[EXERCISE DESCRIPTION]
Copy the lines below word for word, beginning with the line that contains "With respect to" and continuing through the line that contains "1.56 metres".

[DATA SECTION]
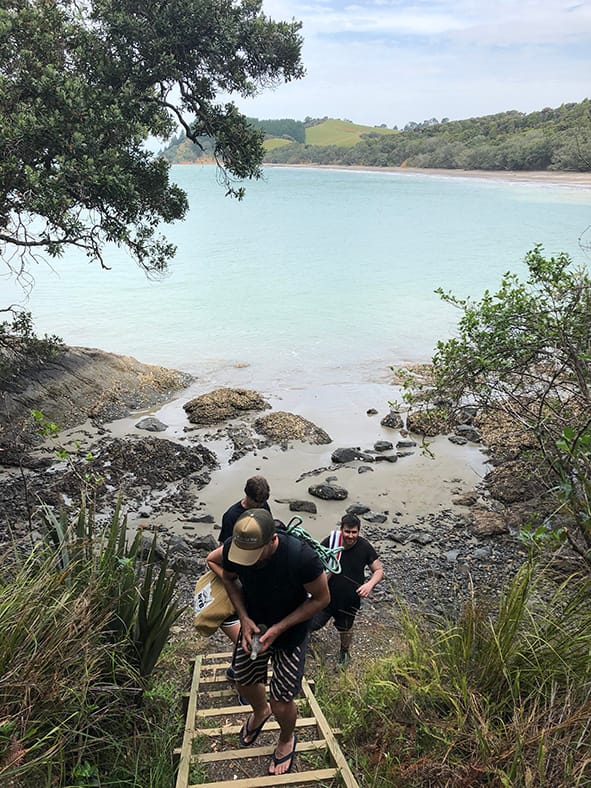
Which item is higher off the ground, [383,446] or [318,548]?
[318,548]

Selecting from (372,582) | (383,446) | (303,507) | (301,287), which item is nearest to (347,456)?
(383,446)

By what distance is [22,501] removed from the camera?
909cm

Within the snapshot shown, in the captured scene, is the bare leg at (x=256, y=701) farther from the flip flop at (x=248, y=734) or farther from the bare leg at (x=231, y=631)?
the bare leg at (x=231, y=631)

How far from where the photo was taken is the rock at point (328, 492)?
10.1 m

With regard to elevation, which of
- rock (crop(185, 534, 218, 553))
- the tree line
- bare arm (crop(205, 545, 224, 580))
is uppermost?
the tree line

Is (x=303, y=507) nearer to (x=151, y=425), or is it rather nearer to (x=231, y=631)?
(x=151, y=425)

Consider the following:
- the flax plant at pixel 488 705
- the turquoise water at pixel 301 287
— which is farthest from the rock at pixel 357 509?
the turquoise water at pixel 301 287

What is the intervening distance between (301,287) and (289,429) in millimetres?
22587

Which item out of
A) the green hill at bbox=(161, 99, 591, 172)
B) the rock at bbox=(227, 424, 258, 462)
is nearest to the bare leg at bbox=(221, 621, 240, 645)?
the rock at bbox=(227, 424, 258, 462)

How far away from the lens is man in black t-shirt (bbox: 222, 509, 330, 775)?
131 inches

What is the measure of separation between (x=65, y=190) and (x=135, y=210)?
134 centimetres

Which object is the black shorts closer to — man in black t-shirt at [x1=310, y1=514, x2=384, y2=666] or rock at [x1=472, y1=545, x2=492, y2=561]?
man in black t-shirt at [x1=310, y1=514, x2=384, y2=666]

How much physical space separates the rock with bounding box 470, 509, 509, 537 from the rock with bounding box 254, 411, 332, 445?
4166mm

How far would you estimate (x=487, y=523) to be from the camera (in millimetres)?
9141
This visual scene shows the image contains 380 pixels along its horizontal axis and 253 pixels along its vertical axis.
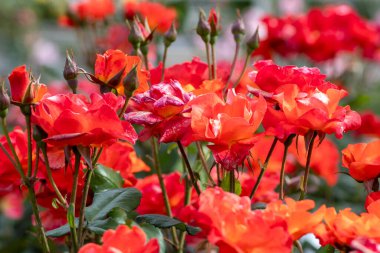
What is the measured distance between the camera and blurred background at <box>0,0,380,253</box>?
5.13 feet

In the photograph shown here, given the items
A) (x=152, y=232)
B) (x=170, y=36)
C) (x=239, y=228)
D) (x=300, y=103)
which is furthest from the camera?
(x=170, y=36)

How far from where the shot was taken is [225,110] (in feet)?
2.07

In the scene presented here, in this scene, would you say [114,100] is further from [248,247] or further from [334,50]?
[334,50]

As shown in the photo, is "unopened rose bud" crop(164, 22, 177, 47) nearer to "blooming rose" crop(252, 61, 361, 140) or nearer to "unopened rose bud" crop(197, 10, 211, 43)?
"unopened rose bud" crop(197, 10, 211, 43)

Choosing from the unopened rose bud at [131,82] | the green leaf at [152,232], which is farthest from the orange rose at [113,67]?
the green leaf at [152,232]

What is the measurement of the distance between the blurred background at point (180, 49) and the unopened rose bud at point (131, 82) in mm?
127

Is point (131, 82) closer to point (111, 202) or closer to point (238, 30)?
point (111, 202)

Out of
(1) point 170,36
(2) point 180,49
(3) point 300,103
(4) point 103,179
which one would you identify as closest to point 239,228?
(3) point 300,103

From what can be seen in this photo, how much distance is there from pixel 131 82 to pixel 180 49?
3.61m

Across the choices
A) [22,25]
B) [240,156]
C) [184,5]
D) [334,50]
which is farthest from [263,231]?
[22,25]

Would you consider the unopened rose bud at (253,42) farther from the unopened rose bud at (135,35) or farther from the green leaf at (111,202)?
the green leaf at (111,202)

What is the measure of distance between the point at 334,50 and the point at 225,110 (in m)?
1.14

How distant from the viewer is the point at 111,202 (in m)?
0.72

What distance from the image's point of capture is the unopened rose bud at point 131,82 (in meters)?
0.66
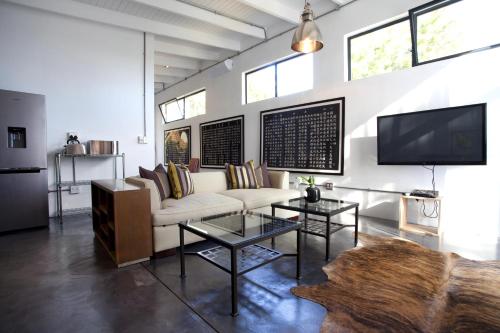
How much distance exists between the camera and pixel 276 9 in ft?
13.0

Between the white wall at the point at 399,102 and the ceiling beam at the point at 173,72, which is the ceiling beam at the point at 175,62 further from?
the white wall at the point at 399,102

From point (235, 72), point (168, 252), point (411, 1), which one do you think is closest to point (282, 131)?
point (235, 72)

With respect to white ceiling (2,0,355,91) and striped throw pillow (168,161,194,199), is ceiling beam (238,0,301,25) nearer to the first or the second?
white ceiling (2,0,355,91)

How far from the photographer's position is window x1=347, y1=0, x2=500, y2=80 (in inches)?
113

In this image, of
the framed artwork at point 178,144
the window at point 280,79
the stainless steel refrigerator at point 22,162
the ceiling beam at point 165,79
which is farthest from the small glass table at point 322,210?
the ceiling beam at point 165,79

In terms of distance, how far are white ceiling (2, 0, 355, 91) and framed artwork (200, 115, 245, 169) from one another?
1.56 metres

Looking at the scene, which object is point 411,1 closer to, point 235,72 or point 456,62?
point 456,62

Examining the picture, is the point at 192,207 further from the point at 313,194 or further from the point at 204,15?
the point at 204,15

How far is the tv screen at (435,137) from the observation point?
278 cm

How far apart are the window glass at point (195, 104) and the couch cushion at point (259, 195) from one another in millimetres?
3920

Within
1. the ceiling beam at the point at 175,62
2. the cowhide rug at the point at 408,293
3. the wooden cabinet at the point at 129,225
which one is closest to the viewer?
the cowhide rug at the point at 408,293

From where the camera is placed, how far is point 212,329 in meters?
1.41

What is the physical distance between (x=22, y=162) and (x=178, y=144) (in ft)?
15.0

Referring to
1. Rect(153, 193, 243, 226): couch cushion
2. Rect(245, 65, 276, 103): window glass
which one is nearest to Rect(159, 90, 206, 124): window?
Rect(245, 65, 276, 103): window glass
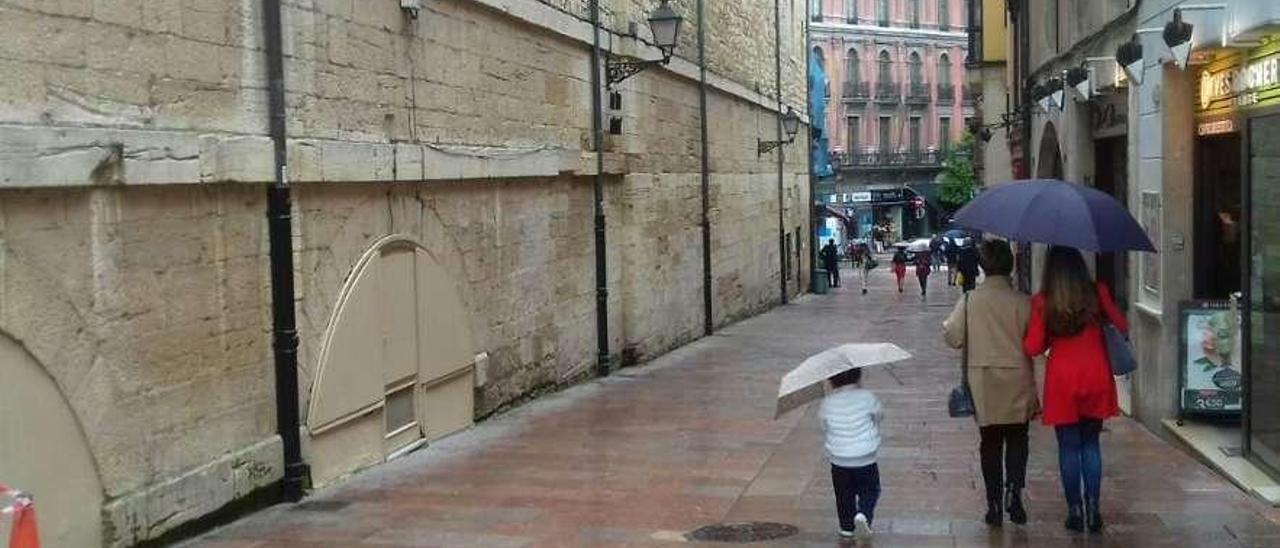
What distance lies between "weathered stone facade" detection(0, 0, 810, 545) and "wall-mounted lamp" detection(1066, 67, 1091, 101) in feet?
17.3

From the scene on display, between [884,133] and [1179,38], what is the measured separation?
62436 mm

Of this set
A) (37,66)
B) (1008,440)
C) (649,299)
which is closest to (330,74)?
(37,66)

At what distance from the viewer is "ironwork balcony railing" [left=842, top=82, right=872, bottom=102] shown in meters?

[OUTPUT FOR THIS TASK]
With respect to white ceiling (2,0,355,91) and striped throw pillow (168,161,194,199), is ceiling beam (238,0,301,25) nearer to the first or the second?
white ceiling (2,0,355,91)

How far from the photographer's position is window x1=347, y1=0, x2=500, y2=80 (in inches)?
113

In this image, of
the framed artwork at point 178,144
the window at point 280,79
the stainless steel refrigerator at point 22,162
the ceiling beam at point 165,79
which is farthest from the small glass table at point 322,210?
the ceiling beam at point 165,79

In terms of distance, how far are white ceiling (2, 0, 355, 91) and framed artwork (200, 115, 245, 169) from one another?
1.56 metres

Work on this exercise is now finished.